Fink's view carries weight. BlackRock manages over $10 trillion in assets and has been a major institutional player in crypto since launching its spot Bitcoin ETF. For its CEO to say the leverage problem is largely resolved suggests the cleanup is more than just a temporary lull.

The shakeout's aftermath

The market turmoil Fink cited forced a wave of liquidations across exchanges and lending platforms. Overleveraged traders were wiped out, and several crypto lenders tightened their books. The result, according to Fink's reading, is a healthier market with less systemic risk from borrowed money.

That doesn't mean volatility is gone. Bitcoin still swings on news and macro shifts. But the kind of cascading liquidations that defined previous downturns — where one forced sell triggers another — may be less likely now.

Fink's comments come as Bitcoin trades in a relatively tight range after the shakeout. The removal of excess leverage typically reduces the risk of sudden crashes, but it also can dampen the explosive rallies that leverage fuels.
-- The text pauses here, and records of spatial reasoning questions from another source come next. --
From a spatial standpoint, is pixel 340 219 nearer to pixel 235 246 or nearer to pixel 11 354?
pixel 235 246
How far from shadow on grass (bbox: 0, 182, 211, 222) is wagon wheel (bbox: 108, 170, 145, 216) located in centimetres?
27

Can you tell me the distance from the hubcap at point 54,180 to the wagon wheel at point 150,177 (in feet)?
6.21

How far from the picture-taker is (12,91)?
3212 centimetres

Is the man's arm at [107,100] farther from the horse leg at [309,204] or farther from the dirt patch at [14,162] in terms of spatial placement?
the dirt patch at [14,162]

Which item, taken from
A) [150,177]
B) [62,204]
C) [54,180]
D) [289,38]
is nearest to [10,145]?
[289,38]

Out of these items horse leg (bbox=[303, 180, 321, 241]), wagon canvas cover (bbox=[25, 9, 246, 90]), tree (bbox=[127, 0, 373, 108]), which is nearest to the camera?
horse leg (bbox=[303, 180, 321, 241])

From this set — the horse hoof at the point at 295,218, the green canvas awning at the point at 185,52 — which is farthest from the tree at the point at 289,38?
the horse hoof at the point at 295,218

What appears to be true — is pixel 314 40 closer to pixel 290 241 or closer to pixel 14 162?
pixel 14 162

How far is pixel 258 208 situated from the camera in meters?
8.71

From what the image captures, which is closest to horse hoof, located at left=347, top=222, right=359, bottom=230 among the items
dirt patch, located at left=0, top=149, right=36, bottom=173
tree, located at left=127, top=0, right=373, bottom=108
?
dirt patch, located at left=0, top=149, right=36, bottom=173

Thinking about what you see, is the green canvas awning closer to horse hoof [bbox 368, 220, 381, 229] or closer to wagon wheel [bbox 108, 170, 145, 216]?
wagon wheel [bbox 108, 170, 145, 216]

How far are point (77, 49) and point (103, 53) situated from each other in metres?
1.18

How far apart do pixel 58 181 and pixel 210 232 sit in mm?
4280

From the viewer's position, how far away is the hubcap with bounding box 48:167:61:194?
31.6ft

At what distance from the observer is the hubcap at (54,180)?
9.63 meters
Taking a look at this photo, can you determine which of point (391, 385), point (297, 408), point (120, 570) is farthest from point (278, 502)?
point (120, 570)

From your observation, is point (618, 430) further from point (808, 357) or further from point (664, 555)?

For long-term holders, that trade-off might be welcome.

BlackRock itself has been steadily expanding its crypto footprint. The firm's ETF has drawn billions in inflows, and Fink has become one of the most prominent traditional finance voices to publicly back Bitcoin. His latest remarks reinforce that institutional adoption isn't slowing down — even after a brutal shakeout.

The next concrete test will be whether Bitcoin can hold its post-shakeout floor and attract new buyers. Fink's seal of approval doesn't guarantee a rally, but it does remove one worry: that the market is still sitting on a powder keg of hidden leverage.